**The problem**.
Retype the passage on digestive enzymes and low-protein diets in pigs word for word.

*** Selected text ***

Pancreatic enzymes have been extensively studied (Cahu et al. 2004). Their expression is increased with age. In pigs, the secretion of pancreatic enzymes in the intestinal lumen increases during the first several weeks of postnatal life. This process characterizes the normal maturation of the pancreas and is controlled by cholecystokinin, which in turn is indirectly and positively regulated by the dietary protein level and other nutrients (Abbasi et al. 2014). Intestinal peptide hydrolases are found in two main subcellular locations, the cytosol and the brush border membrane of enterocyte (Wu 2013a, b). Cytosolic enzymes are mainly di- and tripeptidases located in the enterocyte cytosol, completing protein hydrolysis by reducing peptides to free amino acids (Hu et al. 2015; Navarro-Guillen et al. 2015). Protein hydrolysates generated from the diet stimulate the activities of these cytosolic peptidases (Infante and Cahu 2007) and consequently facilitate the utilization of dietary protein by pigs. Interestingly, we observed an increase in intestinal mRNA levels for chymotrypsins B and C as well as duodenal enterokinase in growing and finishing pigs fed low CP diets. It should be borne in mind that expression of digestive enzymes is subjected to complex regulation at both transcriptional and translational levels by a variety of factors, including the composition and balance of dietary AA. Future studies are required to determine protein abundances of digestive enzymes in pigs fed low CP and adequate CP diets.

In summary, low-protein diets supplemented with crystalline AA can maintain expression of digestive enzymes and ileal amino acid digestibility in growing and finishing pigs, and support weight gains and feed efficiency in finishing pigs when dietary CP is reduced by a 3-percentage value. Such low CP diets with supplementation with nutritionally essential AA alone cannot maintain weight gains or feed efficiency in growing pigs, indicating the nutritional importance of adequate amounts of synthesizable AA in animal nutrition. These novel findings have important implications for the development of new interventions to ameliorate dietary protein shortage and environmental pollution from livestock production. Further research is warranted to understand how dietary AA affects the digestible network in growing and finishing pigs.

*** End of Selected text ***
*** Available data ***

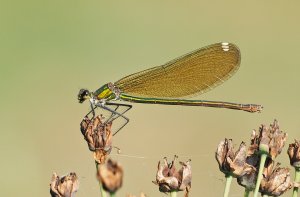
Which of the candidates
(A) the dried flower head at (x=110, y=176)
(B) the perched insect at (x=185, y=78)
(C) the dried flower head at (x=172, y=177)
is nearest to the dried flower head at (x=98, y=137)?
(C) the dried flower head at (x=172, y=177)

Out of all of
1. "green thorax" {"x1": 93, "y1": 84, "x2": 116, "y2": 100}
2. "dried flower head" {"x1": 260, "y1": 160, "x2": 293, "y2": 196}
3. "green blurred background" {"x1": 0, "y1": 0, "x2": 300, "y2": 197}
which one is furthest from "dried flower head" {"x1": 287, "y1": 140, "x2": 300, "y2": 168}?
"green blurred background" {"x1": 0, "y1": 0, "x2": 300, "y2": 197}

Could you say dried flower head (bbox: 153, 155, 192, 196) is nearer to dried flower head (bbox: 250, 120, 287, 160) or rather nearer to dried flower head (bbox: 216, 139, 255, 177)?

*** End of Available data ***

**Exercise response**.
Pancreatic enzymes have been extensively studied (Cahu et al. 2004). Their expression is increased with age. In pigs, the secretion of pancreatic enzymes in the intestinal lumen increases during the first several weeks of postnatal life. This process characterizes the normal maturation of the pancreas and is controlled by cholecystokinin, which in turn is indirectly and positively regulated by the dietary protein level and other nutrients (Abbasi et al. 2014). Intestinal peptide hydrolases are found in two main subcellular locations, the cytosol and the brush border membrane of enterocyte (Wu 2013a, b). Cytosolic enzymes are mainly di- and tripeptidases located in the enterocyte cytosol, completing protein hydrolysis by reducing peptides to free amino acids (Hu et al. 2015; Navarro-Guillen et al. 2015). Protein hydrolysates generated from the diet stimulate the activities of these cytosolic peptidases (Infante and Cahu 2007) and consequently facilitate the utilization of dietary protein by pigs. Interestingly, we observed an increase in intestinal mRNA levels for chymotrypsins B and C as well as duodenal enterokinase in growing and finishing pigs fed low CP diets. It should be borne in mind that expression of digestive enzymes is subjected to complex regulation at both transcriptional and translational levels by a variety of factors, including the composition and balance of dietary AA. Future studies are required to determine protein abundances of digestive enzymes in pigs fed low CP and adequate CP diets.

In summary, low-protein diets supplemented with crystalline AA can maintain expression of digestive enzymes and ileal amino acid digestibility in growing and finishing pigs, and support weight gains and feed efficiency in finishing pigs when dietary CP is reduced by a 3-percentage value. Such low CP diets with supplementation with nutritionally essential AA alone cannot maintain weight gains or feed efficiency in growing pigs, indicating the nutritional importance of adequate amounts of synthesizable AA in animal nutrition. These novel findings have important implications for the development of new interventions to ameliorate dietary protein shortage and environmental pollution from livestock production. Further research is warranted to understand how dietary AA affects the digestible network in growing and finishing pigs.